Extrait cité:
_ _ _ _ _ _ _

Celle-ci se plaint pourtant aussi du manque d'attention de Filippo (on remarque au passage que Kiarostami n'est pas tendre envers les généraux iraniens, semble-t-il dominées par leur femme) et l'empêche d'être distrait par quelqu'un d'autre qu'elle, une gracieuse jeune femme ou une gamine de quatorze ans. Elle s'accroche à Filippo comme à un dernier rempart envers la solitude. Plus que sa jalousie envers la femme en blanc, c'est la femme en rouge qui, comme aux hommes du compartiment, elle coupera le souffle. Il y a dans cette apparition colorée une grâce aérienne dont le plan qui suit, cadrant la générale pieds nus et affolée, dit la perte vis à vis de l'idéal que doit pas manquer de ressentir la générale. Les plans qui alternent ensuite voies de chemin de fer et visage affolé de la générale suggèrent une mort prochaine tout comme le plan où elle est assise sur ses valises et celui du petit arbre vu au travers de la fenêtre du compartiment.

_ _ _ _ _ _ _

Données fournies:
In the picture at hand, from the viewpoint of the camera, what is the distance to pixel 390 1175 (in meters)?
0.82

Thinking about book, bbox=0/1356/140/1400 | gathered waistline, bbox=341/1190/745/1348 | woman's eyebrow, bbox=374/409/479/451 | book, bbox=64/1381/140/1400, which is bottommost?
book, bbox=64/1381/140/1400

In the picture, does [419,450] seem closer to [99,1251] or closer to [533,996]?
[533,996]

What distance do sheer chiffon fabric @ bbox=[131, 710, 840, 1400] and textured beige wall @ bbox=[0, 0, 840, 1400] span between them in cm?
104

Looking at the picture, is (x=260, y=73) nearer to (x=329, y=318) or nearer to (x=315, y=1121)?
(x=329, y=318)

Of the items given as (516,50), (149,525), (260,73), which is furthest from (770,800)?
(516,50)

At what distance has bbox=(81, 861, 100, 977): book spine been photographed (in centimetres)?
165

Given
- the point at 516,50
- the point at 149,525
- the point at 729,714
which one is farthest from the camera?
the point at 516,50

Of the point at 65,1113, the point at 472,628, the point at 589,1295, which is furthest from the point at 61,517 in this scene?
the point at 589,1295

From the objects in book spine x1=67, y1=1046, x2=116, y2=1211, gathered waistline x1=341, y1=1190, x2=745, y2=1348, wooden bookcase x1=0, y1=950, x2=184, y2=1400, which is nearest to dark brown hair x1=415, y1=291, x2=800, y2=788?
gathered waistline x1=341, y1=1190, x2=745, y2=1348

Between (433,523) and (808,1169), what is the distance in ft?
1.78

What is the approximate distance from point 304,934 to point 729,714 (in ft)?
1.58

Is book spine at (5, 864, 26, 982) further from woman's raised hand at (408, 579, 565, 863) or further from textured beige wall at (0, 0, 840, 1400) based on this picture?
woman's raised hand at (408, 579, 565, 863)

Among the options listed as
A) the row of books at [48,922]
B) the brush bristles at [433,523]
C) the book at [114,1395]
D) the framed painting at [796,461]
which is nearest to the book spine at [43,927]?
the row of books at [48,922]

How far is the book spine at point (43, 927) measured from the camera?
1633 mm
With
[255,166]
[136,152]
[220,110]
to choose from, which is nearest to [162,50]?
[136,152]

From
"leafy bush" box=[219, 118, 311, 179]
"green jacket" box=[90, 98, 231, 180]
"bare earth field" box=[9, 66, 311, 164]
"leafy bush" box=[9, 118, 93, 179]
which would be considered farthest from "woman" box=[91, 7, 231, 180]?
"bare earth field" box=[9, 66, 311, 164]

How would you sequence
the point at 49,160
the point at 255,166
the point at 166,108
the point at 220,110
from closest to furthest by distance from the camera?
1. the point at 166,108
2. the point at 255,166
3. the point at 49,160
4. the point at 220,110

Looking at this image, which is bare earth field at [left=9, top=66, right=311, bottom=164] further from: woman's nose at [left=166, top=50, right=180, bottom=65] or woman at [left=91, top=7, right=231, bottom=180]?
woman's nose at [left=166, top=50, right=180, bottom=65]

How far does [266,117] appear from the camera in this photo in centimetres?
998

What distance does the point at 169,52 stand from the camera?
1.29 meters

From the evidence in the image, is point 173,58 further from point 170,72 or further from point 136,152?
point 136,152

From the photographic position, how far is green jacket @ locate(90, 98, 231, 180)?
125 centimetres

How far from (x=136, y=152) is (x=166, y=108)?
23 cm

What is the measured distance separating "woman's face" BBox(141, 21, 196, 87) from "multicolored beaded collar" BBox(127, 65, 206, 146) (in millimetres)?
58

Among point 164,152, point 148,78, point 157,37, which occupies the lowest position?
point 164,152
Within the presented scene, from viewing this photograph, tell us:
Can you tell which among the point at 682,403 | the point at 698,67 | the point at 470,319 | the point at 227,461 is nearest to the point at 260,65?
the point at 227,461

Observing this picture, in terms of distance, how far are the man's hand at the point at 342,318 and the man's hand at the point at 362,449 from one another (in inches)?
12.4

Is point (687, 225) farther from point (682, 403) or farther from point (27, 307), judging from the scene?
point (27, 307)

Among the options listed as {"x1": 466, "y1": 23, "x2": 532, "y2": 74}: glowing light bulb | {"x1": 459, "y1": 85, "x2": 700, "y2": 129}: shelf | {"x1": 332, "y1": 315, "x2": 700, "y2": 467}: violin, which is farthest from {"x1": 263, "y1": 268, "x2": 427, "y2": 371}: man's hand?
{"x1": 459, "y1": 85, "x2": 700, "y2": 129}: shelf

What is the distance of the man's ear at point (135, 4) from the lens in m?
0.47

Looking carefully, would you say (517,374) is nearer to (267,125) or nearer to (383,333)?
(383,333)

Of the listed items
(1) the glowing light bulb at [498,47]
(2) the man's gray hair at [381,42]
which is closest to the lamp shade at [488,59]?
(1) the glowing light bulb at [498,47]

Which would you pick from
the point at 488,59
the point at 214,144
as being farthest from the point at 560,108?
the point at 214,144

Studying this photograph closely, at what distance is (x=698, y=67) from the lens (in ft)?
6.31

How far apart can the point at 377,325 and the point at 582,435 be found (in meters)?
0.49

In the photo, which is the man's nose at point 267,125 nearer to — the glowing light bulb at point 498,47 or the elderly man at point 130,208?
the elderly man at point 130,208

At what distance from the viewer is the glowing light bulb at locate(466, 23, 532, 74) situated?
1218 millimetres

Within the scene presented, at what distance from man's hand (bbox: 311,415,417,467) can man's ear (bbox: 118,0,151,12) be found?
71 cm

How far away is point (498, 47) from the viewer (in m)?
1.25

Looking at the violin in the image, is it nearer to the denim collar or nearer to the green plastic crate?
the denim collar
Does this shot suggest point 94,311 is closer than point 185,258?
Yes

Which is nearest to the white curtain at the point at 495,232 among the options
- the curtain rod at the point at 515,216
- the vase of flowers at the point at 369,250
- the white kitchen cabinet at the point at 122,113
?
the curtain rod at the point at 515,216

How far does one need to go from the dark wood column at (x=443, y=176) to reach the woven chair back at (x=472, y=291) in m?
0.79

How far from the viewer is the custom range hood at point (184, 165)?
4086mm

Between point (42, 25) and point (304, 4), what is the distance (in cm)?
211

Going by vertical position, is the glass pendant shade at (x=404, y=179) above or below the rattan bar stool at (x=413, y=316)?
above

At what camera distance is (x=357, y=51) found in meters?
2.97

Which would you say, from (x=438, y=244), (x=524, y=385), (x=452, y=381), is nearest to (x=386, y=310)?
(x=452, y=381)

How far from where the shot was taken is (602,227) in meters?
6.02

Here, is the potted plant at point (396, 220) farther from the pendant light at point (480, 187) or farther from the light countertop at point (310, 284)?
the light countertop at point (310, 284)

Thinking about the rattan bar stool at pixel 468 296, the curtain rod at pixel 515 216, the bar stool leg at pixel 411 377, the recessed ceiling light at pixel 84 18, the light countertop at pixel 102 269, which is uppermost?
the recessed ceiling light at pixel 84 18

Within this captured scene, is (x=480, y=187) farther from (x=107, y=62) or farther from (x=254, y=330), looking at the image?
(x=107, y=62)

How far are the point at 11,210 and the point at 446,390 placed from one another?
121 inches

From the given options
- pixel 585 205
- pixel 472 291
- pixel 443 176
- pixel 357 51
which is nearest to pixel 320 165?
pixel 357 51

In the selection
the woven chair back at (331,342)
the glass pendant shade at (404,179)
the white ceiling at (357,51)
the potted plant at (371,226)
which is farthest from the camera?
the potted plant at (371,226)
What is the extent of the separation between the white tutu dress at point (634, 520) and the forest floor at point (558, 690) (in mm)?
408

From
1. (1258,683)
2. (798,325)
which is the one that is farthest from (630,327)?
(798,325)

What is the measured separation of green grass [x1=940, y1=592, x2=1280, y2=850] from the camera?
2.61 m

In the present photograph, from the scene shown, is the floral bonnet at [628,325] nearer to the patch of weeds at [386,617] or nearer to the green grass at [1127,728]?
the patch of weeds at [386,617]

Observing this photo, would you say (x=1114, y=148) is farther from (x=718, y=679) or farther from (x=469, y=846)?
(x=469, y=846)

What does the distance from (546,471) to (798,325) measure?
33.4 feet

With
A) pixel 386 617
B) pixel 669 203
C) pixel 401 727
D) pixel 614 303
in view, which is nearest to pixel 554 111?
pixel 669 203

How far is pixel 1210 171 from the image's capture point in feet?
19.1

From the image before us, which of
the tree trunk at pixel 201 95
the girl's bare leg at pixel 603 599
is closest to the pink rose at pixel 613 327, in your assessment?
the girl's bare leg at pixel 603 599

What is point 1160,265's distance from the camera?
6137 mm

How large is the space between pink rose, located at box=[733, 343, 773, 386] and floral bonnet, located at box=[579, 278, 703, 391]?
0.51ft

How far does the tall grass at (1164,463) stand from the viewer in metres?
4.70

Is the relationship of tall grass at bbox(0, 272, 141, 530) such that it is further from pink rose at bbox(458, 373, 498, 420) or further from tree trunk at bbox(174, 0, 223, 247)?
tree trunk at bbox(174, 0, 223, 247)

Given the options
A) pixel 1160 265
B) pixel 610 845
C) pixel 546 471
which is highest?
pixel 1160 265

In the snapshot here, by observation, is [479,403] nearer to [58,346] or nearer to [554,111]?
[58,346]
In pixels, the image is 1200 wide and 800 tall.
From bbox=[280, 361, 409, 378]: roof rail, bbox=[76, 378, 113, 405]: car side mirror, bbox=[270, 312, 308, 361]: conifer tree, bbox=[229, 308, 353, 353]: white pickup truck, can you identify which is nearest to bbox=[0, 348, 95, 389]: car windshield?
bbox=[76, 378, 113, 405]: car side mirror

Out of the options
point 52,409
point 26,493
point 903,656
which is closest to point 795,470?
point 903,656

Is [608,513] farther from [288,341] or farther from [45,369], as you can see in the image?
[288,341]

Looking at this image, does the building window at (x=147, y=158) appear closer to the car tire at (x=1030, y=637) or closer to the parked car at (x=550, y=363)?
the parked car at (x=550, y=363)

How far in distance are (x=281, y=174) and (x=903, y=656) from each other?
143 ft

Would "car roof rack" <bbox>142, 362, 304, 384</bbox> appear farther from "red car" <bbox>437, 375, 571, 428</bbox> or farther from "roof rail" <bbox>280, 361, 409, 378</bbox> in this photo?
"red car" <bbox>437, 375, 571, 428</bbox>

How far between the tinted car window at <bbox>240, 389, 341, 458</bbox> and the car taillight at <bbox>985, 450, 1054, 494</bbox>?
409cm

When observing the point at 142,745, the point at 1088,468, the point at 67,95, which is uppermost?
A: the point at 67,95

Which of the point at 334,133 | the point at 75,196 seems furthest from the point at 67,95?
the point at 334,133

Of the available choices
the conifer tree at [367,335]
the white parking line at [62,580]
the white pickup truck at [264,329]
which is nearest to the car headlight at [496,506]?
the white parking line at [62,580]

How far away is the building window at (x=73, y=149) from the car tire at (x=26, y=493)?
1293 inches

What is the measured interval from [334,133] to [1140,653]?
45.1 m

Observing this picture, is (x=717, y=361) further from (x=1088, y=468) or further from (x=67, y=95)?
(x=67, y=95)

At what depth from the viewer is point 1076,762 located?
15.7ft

_ _ _ _ _ _ _

Consignes:
(a) Dans l'extrait sur la générale et Filippo, à quoi la générale s'accroche-t-elle en s'accrochant à Filippo ?
(b) Prolongez l'extrait sur la générale et Filippo à partir de sa dernière phrase.
Les lignes constituent un matériau à part, distinct de l'extrait.

Réponses par consigne:
(a) Elle s'accroche à lui comme à un dernier rempart envers la solitude.

(b)
Kiarostami ne manque en effet pas de symboliser la fragilité de ses deux personnages par un plan récurrent de son cinéma, l'arbre au sommet de la colline. Filippo contemple trois fois le paysage à l'extérieur du train. La troisième fois le plan dure près d'une minute pour cadrer des arbres au sommet d'une colline qui semblent parfois jouer avec un fil électrique. Pour la générale, le trajet-calvaire qui la mène au bout du train, qui la rendra consciente de sa mort prochaine, débute par un arrêt aux toilettes avec, à l'arrière plan un petit arbre.
Comme une initiation au mystère pour les adolescents
Plan tout aussi récurrent, celui que Bergala nomme le "code-barre", signe qui empêche la communication, souvent mis en scène avec des arbres ici avec les parties claires et masquées de la vitre. La copine de la jeune soeur de Filippo avait crû comprendre le manège des grands avec la partie de cache cache dont elle avait été la victime. Elle est laissée ici sur une indécision plus grande encore. A elle Filippo n'a rien expliqué de sa fonction vis à vis de la générale et la vision que la jeune fille peut avoir au travers de la vitre est, pour le moins, ambiguë.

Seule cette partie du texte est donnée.